Meaning of life
Unfortunately time is vast - and in the tens of billions of years that the universe will live on, at the end of the day, nothing I do will have any impact. Nothing the human race does will change the eventual fate of the universe, whether that is collapsing in to a singularity or spreading thinly in ever expanding space. We don't matter. I don't matter. Bugger.
OK, let's be a bit more focused - and think of now, today, this week, this year, just my lifetime. That is, perhaps a good start.
Unfortunately space is vast - and it really does not make any difference, even today, what happens on this rock. There are a hundred billion galaxies each with hundreds of billions of stars. We don't matter. I don't matter. Bugger.
Clearly I need to be a bit more focused - think of here and now. Do I make any difference? Now, maybe, I do. Phew!
But then comes along the idea of a "multiverse" or "alternate reality", as sci-fi writers tend to call it. The multiple worlds interpretation of quantum physics. It seems that most sci-fi series touch on it eventually, even Star Trek. One series, Sliders, which I am watching on iTunes at the moment is based entirely on this idea. It is an idea in physics that the universe is constantly branching in to alternate realities, copies of itself where some quantum decision is different. Sliders is based on the idea that one can travel between these realities.
What this means is that if I have a choice, A or B, and I make that choice, there is an equally valid and real universe where I made the other choice. There is another "me" in that universe. In some ways this seems nice - if I make a wrong choice I can perhaps console myself that somewhere in the multiverse there is another version of myself that made the right choice. Sadly it works the other way too - if I make a right choice, somewhere I also made the wrong choice.
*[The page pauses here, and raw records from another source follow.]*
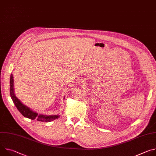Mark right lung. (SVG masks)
I'll list each match as a JSON object with an SVG mask.
<instances>
[{
  "label": "right lung",
  "instance_id": "obj_1",
  "mask_svg": "<svg viewBox=\"0 0 156 156\" xmlns=\"http://www.w3.org/2000/svg\"><path fill=\"white\" fill-rule=\"evenodd\" d=\"M13 75L11 74L10 78V97L15 104L16 107L19 110V112L23 115L25 117L28 118L31 120L36 119L39 122H51L54 120L57 119L59 118V115H43V114H38L37 112L32 110L30 107H27L25 104L21 102V101L18 99L15 93H14V87H13Z\"/></svg>",
  "mask_w": 156,
  "mask_h": 156
}]
</instances>
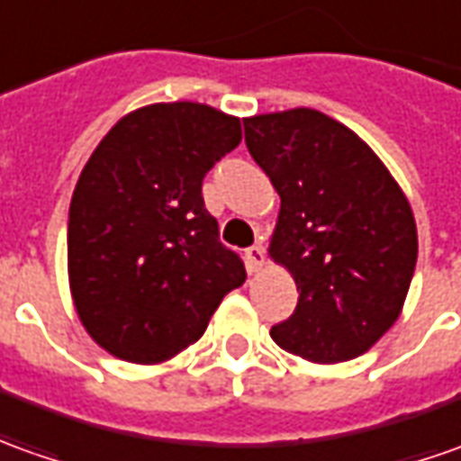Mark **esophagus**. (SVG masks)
Masks as SVG:
<instances>
[{
    "label": "esophagus",
    "instance_id": "obj_1",
    "mask_svg": "<svg viewBox=\"0 0 461 461\" xmlns=\"http://www.w3.org/2000/svg\"><path fill=\"white\" fill-rule=\"evenodd\" d=\"M266 263V249L263 246H250L246 250V266H249L250 273H258Z\"/></svg>",
    "mask_w": 461,
    "mask_h": 461
}]
</instances>
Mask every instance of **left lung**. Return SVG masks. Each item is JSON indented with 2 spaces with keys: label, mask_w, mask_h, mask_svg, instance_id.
I'll list each match as a JSON object with an SVG mask.
<instances>
[{
  "label": "left lung",
  "mask_w": 461,
  "mask_h": 461,
  "mask_svg": "<svg viewBox=\"0 0 461 461\" xmlns=\"http://www.w3.org/2000/svg\"><path fill=\"white\" fill-rule=\"evenodd\" d=\"M243 128L281 195L268 253L298 288L271 339L313 364L361 357L394 326L414 276L409 200L376 152L319 110L246 117Z\"/></svg>",
  "instance_id": "1"
}]
</instances>
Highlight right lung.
<instances>
[{
	"label": "right lung",
	"instance_id": "right-lung-1",
	"mask_svg": "<svg viewBox=\"0 0 461 461\" xmlns=\"http://www.w3.org/2000/svg\"><path fill=\"white\" fill-rule=\"evenodd\" d=\"M238 142V117L158 103L122 117L90 155L69 203L67 271L79 321L113 357L173 358L246 281L200 193Z\"/></svg>",
	"mask_w": 461,
	"mask_h": 461
}]
</instances>
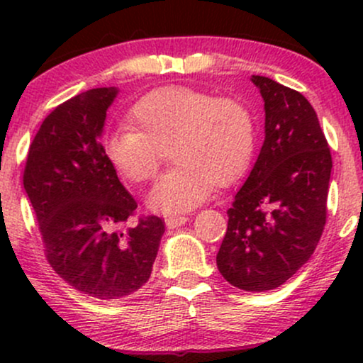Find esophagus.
I'll list each match as a JSON object with an SVG mask.
<instances>
[{
    "label": "esophagus",
    "instance_id": "1",
    "mask_svg": "<svg viewBox=\"0 0 363 363\" xmlns=\"http://www.w3.org/2000/svg\"><path fill=\"white\" fill-rule=\"evenodd\" d=\"M187 216H169V218H165V225H167V228H177V227H182L187 222Z\"/></svg>",
    "mask_w": 363,
    "mask_h": 363
}]
</instances>
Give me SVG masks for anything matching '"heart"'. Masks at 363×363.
I'll list each match as a JSON object with an SVG mask.
<instances>
[{
	"instance_id": "1",
	"label": "heart",
	"mask_w": 363,
	"mask_h": 363,
	"mask_svg": "<svg viewBox=\"0 0 363 363\" xmlns=\"http://www.w3.org/2000/svg\"><path fill=\"white\" fill-rule=\"evenodd\" d=\"M129 123L133 128L116 129L104 138V157L121 177L145 182L157 174L162 150L170 147L176 167L158 179L148 194V206L160 213L199 206L215 182L234 184L252 162V114L232 99H216L189 86H162L131 107Z\"/></svg>"
}]
</instances>
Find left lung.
Masks as SVG:
<instances>
[{"mask_svg": "<svg viewBox=\"0 0 363 363\" xmlns=\"http://www.w3.org/2000/svg\"><path fill=\"white\" fill-rule=\"evenodd\" d=\"M264 102V141L228 208L216 266L245 291L280 286L309 261L324 223L331 153L318 114L298 91L252 74Z\"/></svg>", "mask_w": 363, "mask_h": 363, "instance_id": "1", "label": "left lung"}]
</instances>
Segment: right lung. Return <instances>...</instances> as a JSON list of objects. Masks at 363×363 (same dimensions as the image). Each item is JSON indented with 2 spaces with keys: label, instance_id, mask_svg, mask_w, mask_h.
Wrapping results in <instances>:
<instances>
[{
  "label": "right lung",
  "instance_id": "1",
  "mask_svg": "<svg viewBox=\"0 0 363 363\" xmlns=\"http://www.w3.org/2000/svg\"><path fill=\"white\" fill-rule=\"evenodd\" d=\"M116 86L91 89L57 106L40 124L25 164L49 264L74 290L112 301L148 281L165 225L158 216L121 230L136 201L102 152Z\"/></svg>",
  "mask_w": 363,
  "mask_h": 363
}]
</instances>
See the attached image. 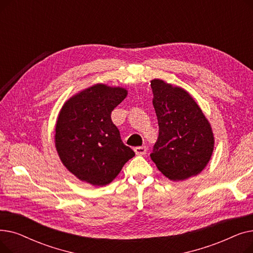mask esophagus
Masks as SVG:
<instances>
[{
    "mask_svg": "<svg viewBox=\"0 0 253 253\" xmlns=\"http://www.w3.org/2000/svg\"><path fill=\"white\" fill-rule=\"evenodd\" d=\"M134 152H135L136 155L143 156V155L147 154L148 148L147 147H136V148H134Z\"/></svg>",
    "mask_w": 253,
    "mask_h": 253,
    "instance_id": "obj_1",
    "label": "esophagus"
}]
</instances>
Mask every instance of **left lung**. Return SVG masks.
Segmentation results:
<instances>
[{"instance_id":"8db88e82","label":"left lung","mask_w":253,"mask_h":253,"mask_svg":"<svg viewBox=\"0 0 253 253\" xmlns=\"http://www.w3.org/2000/svg\"><path fill=\"white\" fill-rule=\"evenodd\" d=\"M159 136L151 158L170 180L195 176L208 164L214 136L208 120L190 93L160 79L151 81Z\"/></svg>"}]
</instances>
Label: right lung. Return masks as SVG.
<instances>
[{"instance_id": "1", "label": "right lung", "mask_w": 253, "mask_h": 253, "mask_svg": "<svg viewBox=\"0 0 253 253\" xmlns=\"http://www.w3.org/2000/svg\"><path fill=\"white\" fill-rule=\"evenodd\" d=\"M127 96L122 87L93 85L61 108L55 127V147L62 164L80 180L106 185L135 153L125 145L111 114Z\"/></svg>"}]
</instances>
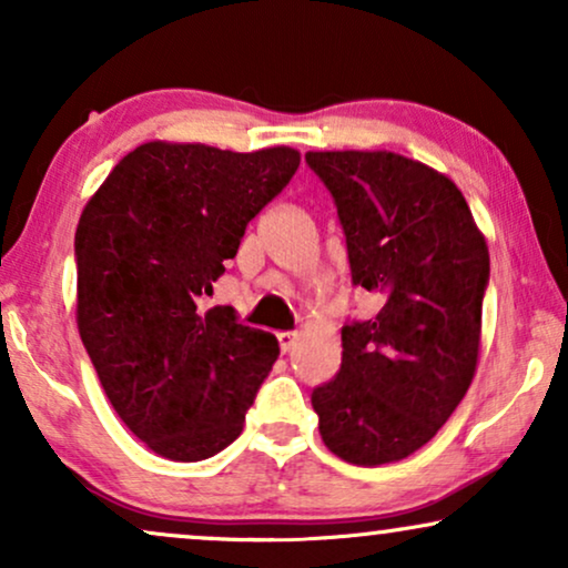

This means my choices do not matter. It does not matter if I choose A or B. The multiverse ends up with a version where I chose A and a version where I chose B. The outcome, in the multiverse, is the same. It matters not from which branch of that multiverse I am looking back at my choice to see if it was the right one. There is a version of me in each branch looking back. Once again I don't matter. Bugger.
This must give philosophers a problem too. In history, Newton caused problems with his theories on force and momentum. Consider snooker balls on a table - he says that you can work out where there will go exactly. The position of everything in the universe can be predicted based on where it was and how fast and what direction it was going (and its mass). It does not matter if you are predicting the orbit of a planet or the collision of atoms, the outcome is deterministic. Such a theory means we have no free will, that the universe will follow a path in to the future that is predictable at the atomic level and that there is ultimately no choice. A fatalistic viewpoint, which was understandably unpopular, especially with the church.
Quantum physics came along and gave us back some hope - it allows for truely random things to happen and a world that is not deterministic. Although, arguably, we don't control those random things, it does mean we can perhaps allow some free will.
The idea of a multiverse means that even if there are choices, all of the choices actually happen, and then end result of the set of universes that exists is no different whatever choice we make. That is almost as bad as a fatalistic view of the world.
Anyway, back to the meaning of life.
If we get really focused (or is that blinkered) and think of here, and now, and this universe only, do I make a difference?
I feel fortunate that I think I do - the choices I make every day have an impact on myself, my family, my friends, my staff, my customers, and even readers of my blog! I can choose to live my life making choices that are good. Doing the right thing. Making a difference in the world, albeit an insignificant difference in the grand scheme of things, but a difference that is beneficial. That gives meaning to life.
Whilst I may be fortunate, we can all make some difference. Even if you only have the power, here and now, today, to make one person smile, you can choose to do that and give your live some meaning.
P.S. No, I am not depressed - just been watching too many episodes of Sliders. :-)
P.P.S Slightly moved by some of the comments I have got via various means. Thank you all.